As recentes mudanças na economia do Brasil vêm preocupando cada vez mais os economistas argentinos, que temem os reflexos do que chamam de
‘desaceleração’ brasileira. Essa preocupação também vem gerando um debate sobre o nível de dependência da Argentina em relação ao Brasil.
Entre os principais temores dos economistas estão a desvalorização do
real na comparação com o dólar e a suspensão da produção em algumas
fábricas do setor automotivo, que acumulam estoques no país. "Quase 50% do total das exportações argentinas se resumem em duas
palavras: Brasil e soja", disse à BBC Brasil o economista Jorge
Vasconcelos, do Instituto de Estudos sobre a Realidade Argentina e
Latino-Americana (IERAL).
Para se ter uma ideia da amplitude dessa relação, o Brasil é o destino
de 43% das exportações industriais argentinas, sendo que o setor
automotivo lidera a lista dos produtos industriais enviados para o
mercado brasileiro. Assim, segundo o economista, se o Brasil comprar menos automóveis, a
Argentina também produzirá e venderá menos carros para o seu vizinho,
podendo afetar o ritmo da sua própria economia. "Nossa indústria cresceu nos últimos anos porque o Brasil cresceu e
aumentou o número de consumidores. Por isso, aqui estamos constantemente
de olho no que acontece no nosso vizinho", disse, sob condição de
anonimato, o presidente de uma das principais montadoras europeias na
Argentina.
Vasconcelos afirma que a "desaceleração" da economia brasileira está entre os principais temores do governo argentino: "Hoje, nossa preocupação é com os efeitos que a incerteza europeia pode
gerar nas nossas economias, com a desaceleração da economia brasileira,
nosso principal parceiro comercial".
No entanto, o economista afirma que, diferentemente de 2009, logo
após a crise financeira, a preocupação agora não é com uma recessão no
Brasil, mas com "um freio no comércio com a Argentina".
Ele recordou que este ano as exportações argentinas crescem a um ritmo
cerca de 20% maior do que em 2010, mas que teme-se que esse ritmo caia a
partir deste mês e continue em queda em 2012. A outra “dependência”,
disse, é em relação aos movimentos do real frente à moeda americana. "Nos últimos dias, o real passou de 1,58 para 1,72 e aqui acendemos a
luz amarela porque ninguém sabe onde vai chegar.
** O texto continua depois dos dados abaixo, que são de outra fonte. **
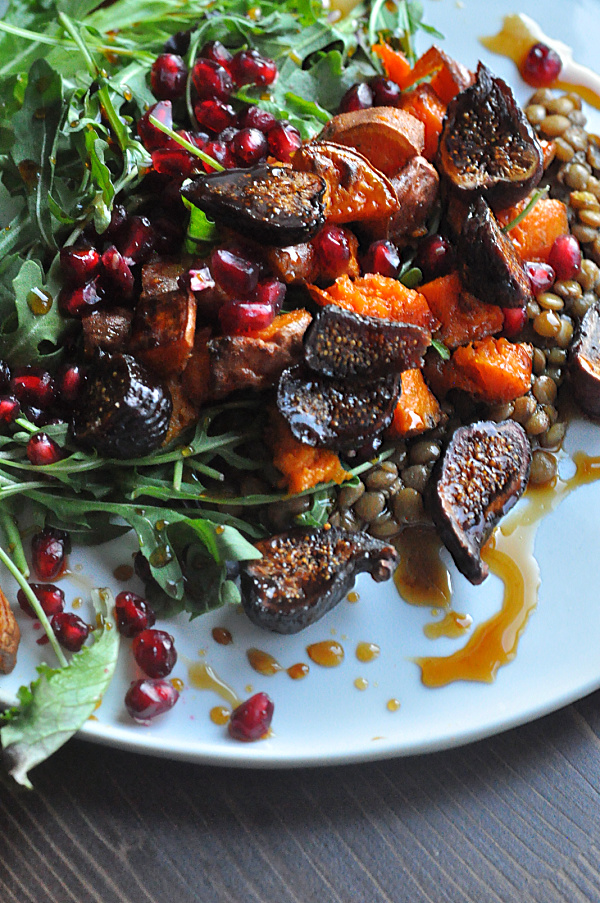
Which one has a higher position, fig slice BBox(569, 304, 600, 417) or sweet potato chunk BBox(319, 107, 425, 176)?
sweet potato chunk BBox(319, 107, 425, 176)

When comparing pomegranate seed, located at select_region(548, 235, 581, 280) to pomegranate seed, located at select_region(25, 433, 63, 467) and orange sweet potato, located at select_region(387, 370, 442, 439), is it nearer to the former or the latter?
Answer: orange sweet potato, located at select_region(387, 370, 442, 439)

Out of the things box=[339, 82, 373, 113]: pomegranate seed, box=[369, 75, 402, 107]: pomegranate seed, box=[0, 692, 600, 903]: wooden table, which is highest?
box=[369, 75, 402, 107]: pomegranate seed

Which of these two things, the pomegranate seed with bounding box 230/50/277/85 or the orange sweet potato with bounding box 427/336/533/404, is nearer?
the orange sweet potato with bounding box 427/336/533/404

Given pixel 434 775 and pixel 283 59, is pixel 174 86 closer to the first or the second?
pixel 283 59

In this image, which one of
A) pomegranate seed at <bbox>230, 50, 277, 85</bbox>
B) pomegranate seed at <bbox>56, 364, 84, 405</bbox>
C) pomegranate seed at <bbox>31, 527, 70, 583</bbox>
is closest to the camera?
pomegranate seed at <bbox>31, 527, 70, 583</bbox>

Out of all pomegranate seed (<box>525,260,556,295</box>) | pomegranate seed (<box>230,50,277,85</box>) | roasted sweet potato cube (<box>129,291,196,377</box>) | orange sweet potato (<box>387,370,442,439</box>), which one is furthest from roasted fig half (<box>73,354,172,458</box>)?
pomegranate seed (<box>525,260,556,295</box>)

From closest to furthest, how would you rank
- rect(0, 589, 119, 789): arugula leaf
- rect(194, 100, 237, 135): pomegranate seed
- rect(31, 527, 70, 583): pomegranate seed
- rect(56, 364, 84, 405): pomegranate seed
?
rect(0, 589, 119, 789): arugula leaf, rect(31, 527, 70, 583): pomegranate seed, rect(56, 364, 84, 405): pomegranate seed, rect(194, 100, 237, 135): pomegranate seed

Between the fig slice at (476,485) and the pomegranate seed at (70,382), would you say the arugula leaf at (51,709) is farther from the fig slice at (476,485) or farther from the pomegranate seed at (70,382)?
the fig slice at (476,485)

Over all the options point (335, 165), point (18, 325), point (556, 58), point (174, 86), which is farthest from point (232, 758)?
point (556, 58)

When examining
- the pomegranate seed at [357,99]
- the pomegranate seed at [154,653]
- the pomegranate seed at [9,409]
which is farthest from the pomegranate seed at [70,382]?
the pomegranate seed at [357,99]
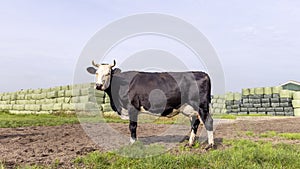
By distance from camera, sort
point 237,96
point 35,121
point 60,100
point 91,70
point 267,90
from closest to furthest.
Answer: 1. point 91,70
2. point 35,121
3. point 60,100
4. point 267,90
5. point 237,96

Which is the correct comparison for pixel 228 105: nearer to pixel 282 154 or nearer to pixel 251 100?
pixel 251 100

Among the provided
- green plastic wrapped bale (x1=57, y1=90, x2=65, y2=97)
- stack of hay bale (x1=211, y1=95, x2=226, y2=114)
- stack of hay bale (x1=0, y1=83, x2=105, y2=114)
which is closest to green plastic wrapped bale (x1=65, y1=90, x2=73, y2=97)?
stack of hay bale (x1=0, y1=83, x2=105, y2=114)

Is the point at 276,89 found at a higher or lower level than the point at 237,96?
higher

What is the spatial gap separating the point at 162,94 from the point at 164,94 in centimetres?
5

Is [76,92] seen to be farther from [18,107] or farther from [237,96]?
[237,96]

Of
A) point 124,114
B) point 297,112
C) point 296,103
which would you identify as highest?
point 296,103

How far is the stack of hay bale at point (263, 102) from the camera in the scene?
2470 cm

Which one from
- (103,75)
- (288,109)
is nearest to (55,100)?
(103,75)

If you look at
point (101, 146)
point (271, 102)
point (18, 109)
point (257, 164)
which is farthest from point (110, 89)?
point (18, 109)

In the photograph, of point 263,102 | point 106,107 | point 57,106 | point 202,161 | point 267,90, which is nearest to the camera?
point 202,161

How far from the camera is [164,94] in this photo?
287 inches

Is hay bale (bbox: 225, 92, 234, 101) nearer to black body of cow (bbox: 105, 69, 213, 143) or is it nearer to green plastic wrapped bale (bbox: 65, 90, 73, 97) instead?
green plastic wrapped bale (bbox: 65, 90, 73, 97)

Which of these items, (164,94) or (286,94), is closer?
(164,94)

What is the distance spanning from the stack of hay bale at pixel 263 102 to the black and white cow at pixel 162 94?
20000 millimetres
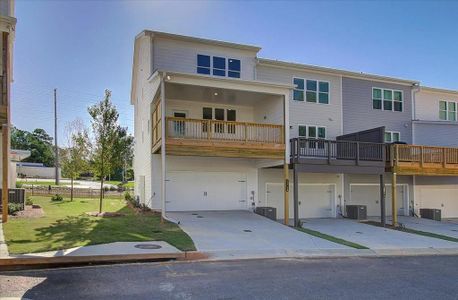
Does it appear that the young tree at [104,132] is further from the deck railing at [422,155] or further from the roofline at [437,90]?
the roofline at [437,90]

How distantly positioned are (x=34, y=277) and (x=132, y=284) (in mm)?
2035

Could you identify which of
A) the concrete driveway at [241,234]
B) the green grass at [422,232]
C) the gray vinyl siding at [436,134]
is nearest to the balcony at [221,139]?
the concrete driveway at [241,234]

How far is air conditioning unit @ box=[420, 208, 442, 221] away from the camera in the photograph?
24.5 m

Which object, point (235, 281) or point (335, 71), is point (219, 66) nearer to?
point (335, 71)

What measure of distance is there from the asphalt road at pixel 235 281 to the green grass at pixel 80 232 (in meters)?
2.18

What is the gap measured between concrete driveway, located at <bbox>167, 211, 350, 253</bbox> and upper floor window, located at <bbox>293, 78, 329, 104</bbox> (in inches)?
325

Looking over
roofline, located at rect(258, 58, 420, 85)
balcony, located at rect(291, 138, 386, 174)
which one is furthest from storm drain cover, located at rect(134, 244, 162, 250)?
roofline, located at rect(258, 58, 420, 85)

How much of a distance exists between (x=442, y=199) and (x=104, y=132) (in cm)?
2357

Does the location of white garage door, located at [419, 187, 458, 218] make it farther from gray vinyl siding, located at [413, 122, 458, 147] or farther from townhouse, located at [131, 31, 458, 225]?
gray vinyl siding, located at [413, 122, 458, 147]

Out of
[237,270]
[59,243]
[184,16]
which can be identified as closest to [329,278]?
[237,270]

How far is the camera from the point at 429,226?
2117 centimetres

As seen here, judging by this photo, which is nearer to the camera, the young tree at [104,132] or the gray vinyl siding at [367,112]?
the young tree at [104,132]

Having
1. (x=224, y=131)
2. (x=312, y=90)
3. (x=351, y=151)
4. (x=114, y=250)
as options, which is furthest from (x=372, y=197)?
(x=114, y=250)

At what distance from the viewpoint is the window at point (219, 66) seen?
20922mm
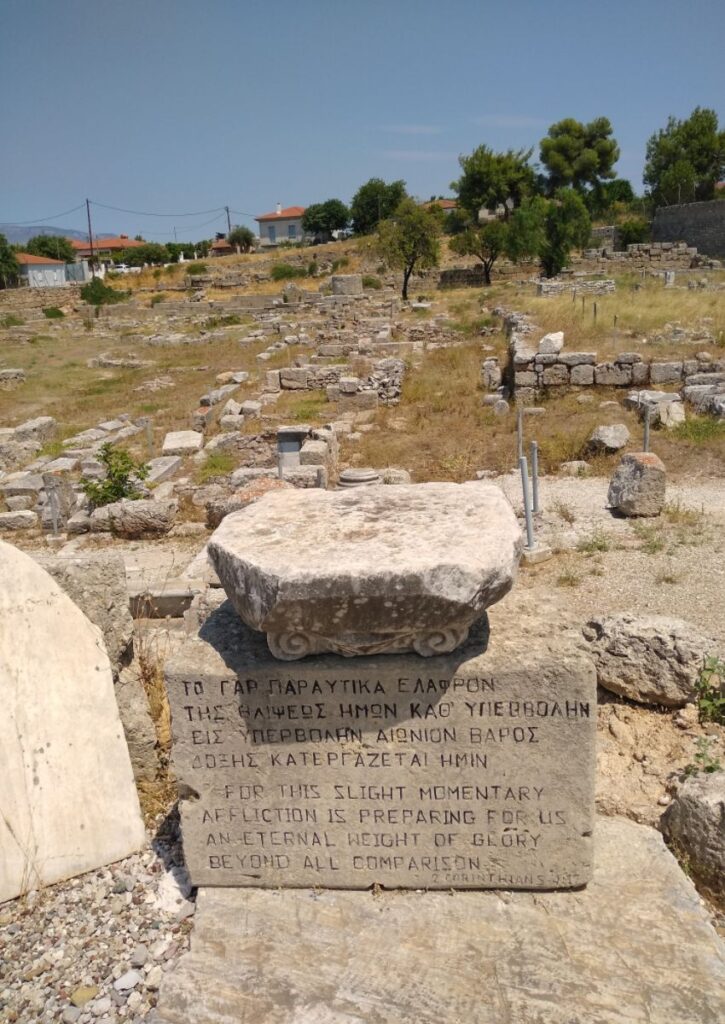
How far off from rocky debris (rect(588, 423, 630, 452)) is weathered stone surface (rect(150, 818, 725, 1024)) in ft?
28.9

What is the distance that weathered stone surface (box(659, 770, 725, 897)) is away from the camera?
10.1 ft

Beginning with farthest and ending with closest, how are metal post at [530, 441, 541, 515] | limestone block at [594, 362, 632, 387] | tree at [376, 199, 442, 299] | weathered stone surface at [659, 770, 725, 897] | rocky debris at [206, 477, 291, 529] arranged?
1. tree at [376, 199, 442, 299]
2. limestone block at [594, 362, 632, 387]
3. rocky debris at [206, 477, 291, 529]
4. metal post at [530, 441, 541, 515]
5. weathered stone surface at [659, 770, 725, 897]

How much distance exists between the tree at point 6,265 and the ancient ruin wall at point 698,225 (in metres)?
43.5

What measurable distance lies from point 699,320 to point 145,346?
20947 mm

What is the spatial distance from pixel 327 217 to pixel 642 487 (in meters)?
68.0

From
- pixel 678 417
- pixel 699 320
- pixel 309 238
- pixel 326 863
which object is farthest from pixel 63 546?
pixel 309 238

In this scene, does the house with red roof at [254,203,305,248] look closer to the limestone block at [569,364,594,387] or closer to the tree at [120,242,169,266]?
the tree at [120,242,169,266]

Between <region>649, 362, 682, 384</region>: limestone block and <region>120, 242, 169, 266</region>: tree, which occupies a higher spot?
<region>120, 242, 169, 266</region>: tree

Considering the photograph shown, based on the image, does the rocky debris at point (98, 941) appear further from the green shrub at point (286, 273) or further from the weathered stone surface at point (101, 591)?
the green shrub at point (286, 273)

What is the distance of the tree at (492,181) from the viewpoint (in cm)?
4812

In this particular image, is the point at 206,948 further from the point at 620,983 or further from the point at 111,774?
the point at 620,983

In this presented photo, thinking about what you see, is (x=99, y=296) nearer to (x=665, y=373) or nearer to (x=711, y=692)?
(x=665, y=373)

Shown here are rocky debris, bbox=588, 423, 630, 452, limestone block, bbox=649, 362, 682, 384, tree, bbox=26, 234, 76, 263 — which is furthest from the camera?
tree, bbox=26, 234, 76, 263

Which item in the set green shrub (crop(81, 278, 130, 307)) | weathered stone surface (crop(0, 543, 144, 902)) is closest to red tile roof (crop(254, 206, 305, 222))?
green shrub (crop(81, 278, 130, 307))
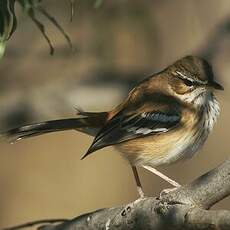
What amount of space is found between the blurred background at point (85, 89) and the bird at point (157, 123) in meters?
0.41

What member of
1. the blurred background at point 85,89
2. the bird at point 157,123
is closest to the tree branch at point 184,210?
the bird at point 157,123

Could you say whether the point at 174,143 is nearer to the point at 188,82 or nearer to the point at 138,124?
the point at 138,124

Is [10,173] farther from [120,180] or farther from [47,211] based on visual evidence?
[120,180]

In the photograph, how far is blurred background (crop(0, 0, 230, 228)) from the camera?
7.34 metres

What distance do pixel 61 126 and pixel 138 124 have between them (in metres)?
0.60

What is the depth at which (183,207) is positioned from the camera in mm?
4297

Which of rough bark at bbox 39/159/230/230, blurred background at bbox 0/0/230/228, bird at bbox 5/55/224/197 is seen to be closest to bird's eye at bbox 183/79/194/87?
bird at bbox 5/55/224/197

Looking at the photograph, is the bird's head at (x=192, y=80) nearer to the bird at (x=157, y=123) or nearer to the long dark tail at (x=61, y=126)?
the bird at (x=157, y=123)

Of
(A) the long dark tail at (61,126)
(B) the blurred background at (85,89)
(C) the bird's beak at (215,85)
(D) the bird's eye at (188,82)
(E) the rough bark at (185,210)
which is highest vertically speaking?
(E) the rough bark at (185,210)

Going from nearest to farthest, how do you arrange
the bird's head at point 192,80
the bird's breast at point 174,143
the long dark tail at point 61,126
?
the long dark tail at point 61,126, the bird's breast at point 174,143, the bird's head at point 192,80

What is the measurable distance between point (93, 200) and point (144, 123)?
5.56m

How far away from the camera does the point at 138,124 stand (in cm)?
668

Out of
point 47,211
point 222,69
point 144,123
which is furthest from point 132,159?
point 47,211

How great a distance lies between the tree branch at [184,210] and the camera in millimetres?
4019
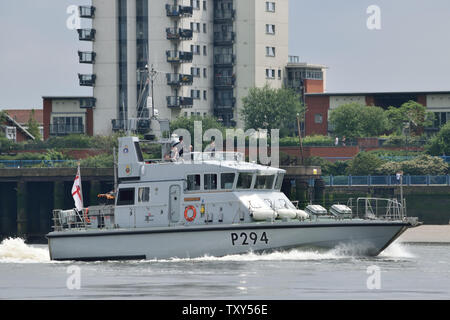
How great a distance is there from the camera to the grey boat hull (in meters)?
38.3

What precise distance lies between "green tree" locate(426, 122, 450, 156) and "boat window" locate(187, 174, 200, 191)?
4144 centimetres

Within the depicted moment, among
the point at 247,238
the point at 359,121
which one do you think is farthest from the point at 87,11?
the point at 247,238

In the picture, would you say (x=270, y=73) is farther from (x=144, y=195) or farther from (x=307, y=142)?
(x=144, y=195)

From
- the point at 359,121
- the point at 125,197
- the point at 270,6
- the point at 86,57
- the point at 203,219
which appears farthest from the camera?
the point at 270,6

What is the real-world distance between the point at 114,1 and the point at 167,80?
9.36 m

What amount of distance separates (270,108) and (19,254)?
5861 centimetres

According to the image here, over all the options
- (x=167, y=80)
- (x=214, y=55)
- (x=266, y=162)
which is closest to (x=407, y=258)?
(x=266, y=162)

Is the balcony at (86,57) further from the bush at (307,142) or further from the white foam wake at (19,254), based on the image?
the white foam wake at (19,254)

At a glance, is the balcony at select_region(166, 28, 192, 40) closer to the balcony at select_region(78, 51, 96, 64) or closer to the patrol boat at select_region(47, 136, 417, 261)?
the balcony at select_region(78, 51, 96, 64)

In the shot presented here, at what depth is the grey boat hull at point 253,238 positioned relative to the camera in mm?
38344

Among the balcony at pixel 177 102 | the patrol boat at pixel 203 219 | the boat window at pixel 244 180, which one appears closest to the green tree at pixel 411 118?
the balcony at pixel 177 102

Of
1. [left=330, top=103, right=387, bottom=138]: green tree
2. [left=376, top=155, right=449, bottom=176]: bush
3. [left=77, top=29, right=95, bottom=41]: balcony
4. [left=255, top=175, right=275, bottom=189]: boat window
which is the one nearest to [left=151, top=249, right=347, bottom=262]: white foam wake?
[left=255, top=175, right=275, bottom=189]: boat window

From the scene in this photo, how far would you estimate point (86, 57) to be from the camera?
100 metres
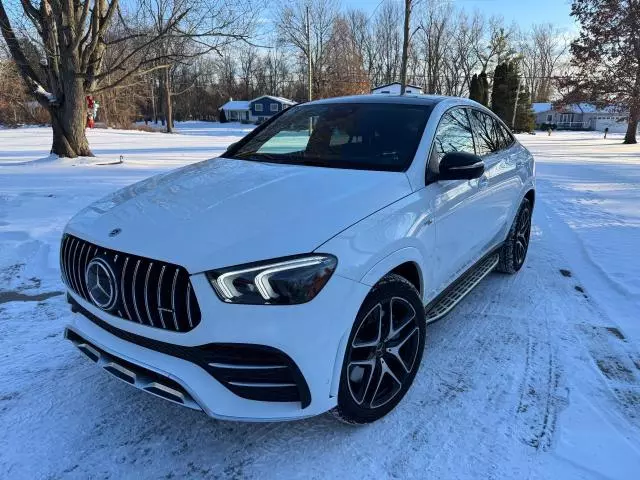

O real mais
desvalorizado frente ao dólar deixa o peso argentino menos competitivo e
torna os negócios com o Brasil menos rentáveis", afirmou.
Em termos globais, estima-se que o Brasil é o endereço de mais de 20%
das exportações argentinas. O economista Marcelo Elizondo, da
consultoria Desenvolvimento de Negócios Internacionais (DNI), realizou
um estudo para o suplemento de economia do jornal Clarín, enfatizando "a concentração de destinos" das exportações argentinas e a dependência brasileira.
"A Argentina criou uma dependência crescente do Brasil", disse,
observando que em 2005, a Argentina enviava para o Mercosul 47% da sua
produção automotiva, 20% para NAFTA e 8,5% para a União Europeia e o
restante dos mercados. No ano passado, 80% desta exportação foram para o
Mercosul, 5,8% para NAFTA e 4,9% a UE.
Em entrevista à BBC Brasil, Elizondo destacou que as exportações globais
da Argentina cresceram 70% nos últimos cinco anos, mas que para o
Brasil o salto, no mesmo período, foi de 125%. Diante destes dados é claro que estou preocupado com o que ocorre na
economia brasileira. Nos últimos anos, a Argentina desviou comércio de
outros mercados e aumentou sua dependência do mercado brasileiro". Elizondo defendeu que a Argentina também intensifique suas exportações
para outros países e blocos. "Eu não acho que o Brasil vai entrar em
crise. Mas se a economia do Brasil desacelerar economia, afetará o
crescimento econômico argentino", disse. Para ele, é preocupante a notícia sobre a menor atividade industrial
brasileira. "A Argentina perdeu competitividade, diante dos seus altos
custos de produção e o Brasil (como importador) acabou anestesiando esta
nossa falta de competitividade."
Os possíveis efeitos do comportamento da economia brasileira foi um dos
temas da entrevista que a presidente do Banco Central, Mercedes Marcó
del Pont, deu, na semana passada, à emissora de televisão CN23. Ela afirmou que a alta do dólar na Argentina, cotado a 4,24 pesos, está
ligado ao período pré-eleitoral diante da eleição presidencial de
outubro e não em função do comportamento do real. "Para a Argentina,
prejudica muito mais um Brasil que não cresce, que não seja competitivo,
do que um Brasil que controle sua moeda", disse.